Supplied passage:
****************
Great snippet. I really like this story.
You’ve created some beautiful suspense here, Veronica. Where’s the corner of the page, I want to turn it. 🙂
Your comment had me laughing out loud here – thank you!
There is some great suspense here- I hope the guys trust her and agree to talk to her or I’m guessing they’ll be trouble.
Yeah this excerpt has strong tension. The scene could go either way, the guys could completely dismiss her–and not in a friendly way–or they could listen and readers might get to find out more interesting stuff 🙂
nice job! I like the tense set up with her chasing after them to get information!
I really appreciate everyone’s comments. I’m definitely going to finish this one, have to figure out how to work it into my schedule though. Sigh.
Oh, this is some wonderful writing. That descriptive paragraph (of soldiers) was perfect. I love that picture, too.
Yum on the soldiers. Terrific writing, Veronica. More, I want more.
Fantastic descriptions! I could see them clearly!. Love the last line. Leaving us to wonder what the answer will be. 🙂
And just what is Kyle’s relationship to the other shifters? This could be interesting.
Very descriptive! You keep the tension building. I can’t wait to read more!
Great snippet – charming soldiers. Quite a lot of tension building up in just a few sentences!
I agree with everyone else about the tension, and there is so much suggested by your description of the soldiers. Really looking forward to finding out more!
Very nicely done – definitely want to read more (when will this be published?). I was a tad confused because she runs in the direction of the stables (so my mind placed her outdoors) but then she looks up and down the hall. Perhaps another statement or bit indicating they hadn’t exited the building yet?
Good job.
Sorry for the confusion, sometimes when I’m putting together the 8 sentences a few details get lost but yes, in my mind, she’s still inside the castle and so are they, they haven’t exited into the courtyard to walk to the stable. Thanks for catching that!
I can’t wait to see their reaction! And I wonder if the witches even admitted he was there? This is gonna be good . . .
Nice detail. Enjoyed your snippet.
Great imagery and tension in this short snippet!
Lovely 8. I can’t wait for the next installment. I also love your Cleopatra paper dolls.
(I loved the paper dolls too, TYVM! Sometimes having a blog is an EXCELLENT excuse for doing stuff like playing with vintage paper dolls 🙂
Nice job. I like the description of the soldiers.
****************
Listed records:
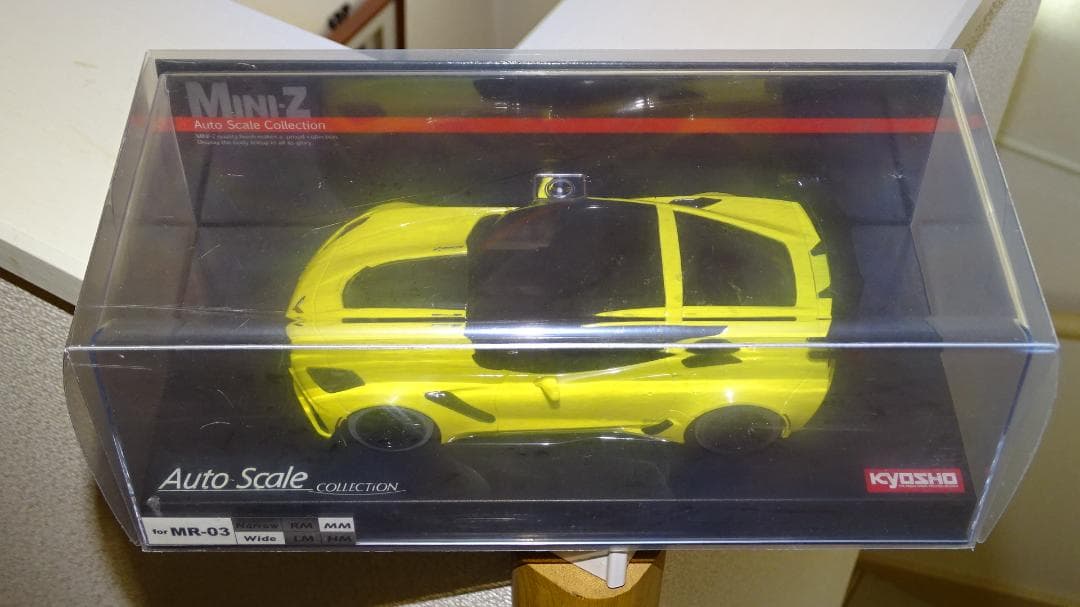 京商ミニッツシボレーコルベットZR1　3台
****************
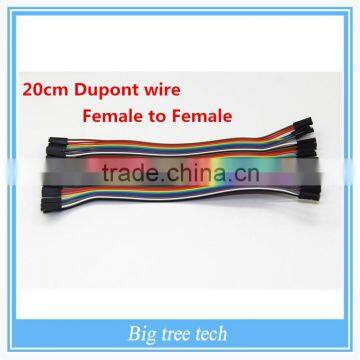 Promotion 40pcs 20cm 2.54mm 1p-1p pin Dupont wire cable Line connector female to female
****************
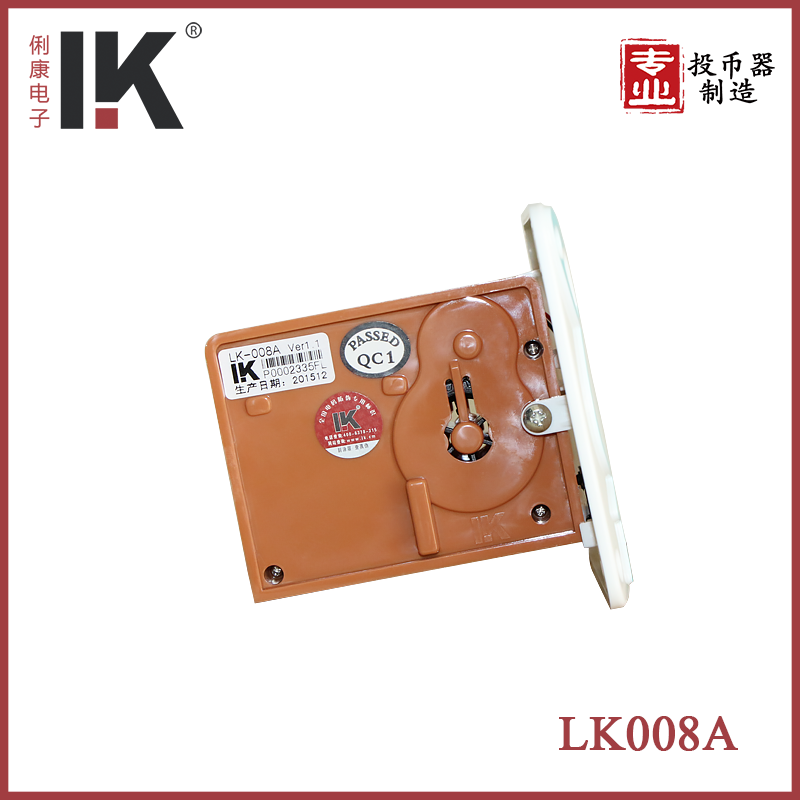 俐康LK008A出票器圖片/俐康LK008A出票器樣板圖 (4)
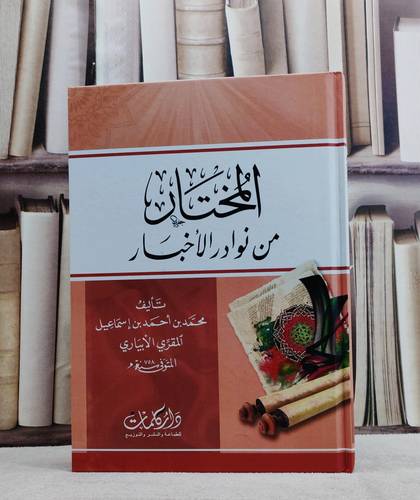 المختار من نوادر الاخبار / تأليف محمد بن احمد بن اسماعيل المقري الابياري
****************
Work request: Extend the reader comments on the story snippet past the last comment. The items are separate material.

Answer for the task:
Great! I love the suspense!
Exciting development. The details in your world building for this story are fantastic, Veronica.
I love your use of small details here–the cloaks, the eyes, the grabbing of the hilt. She’s put herself into a tense situation; she’s brave. I hope her courage sees her through.
The way you describe the soldiers creates a really clear picture. As a new reader without the background for this story, I really want to know if they have come about Kyle, and if they’ll give some time to listen to Caitlyn.
Oooh, what happened to Kyle?? Great snippet and I want to read more!
So yes, they HAVE come about Kyle, they didn’t like the answers they got and…ok, I’ll continue with another excerpt in this thread next week LOL. I might self pub this one, when I get the chance to finish it. You all are very encouraging & I thank you!
Sounds like they haven’t experienced much welcome or gotten answers they sought. Nicely done, Veronica. 🙂
This snippet aroused my curiosity for sure! I wonder why they’d assume she was a servant of the Witch Queen? Why isn’t it safe to talk there? Questions and more questions! And the last line is quite the cliffhanger. You’re doing your job!
Excellent description and tension in this scene, Veronica!
Great build-up in this scene *mental picture of handsome, green-eyed men helps too*
Great description of the soldiers!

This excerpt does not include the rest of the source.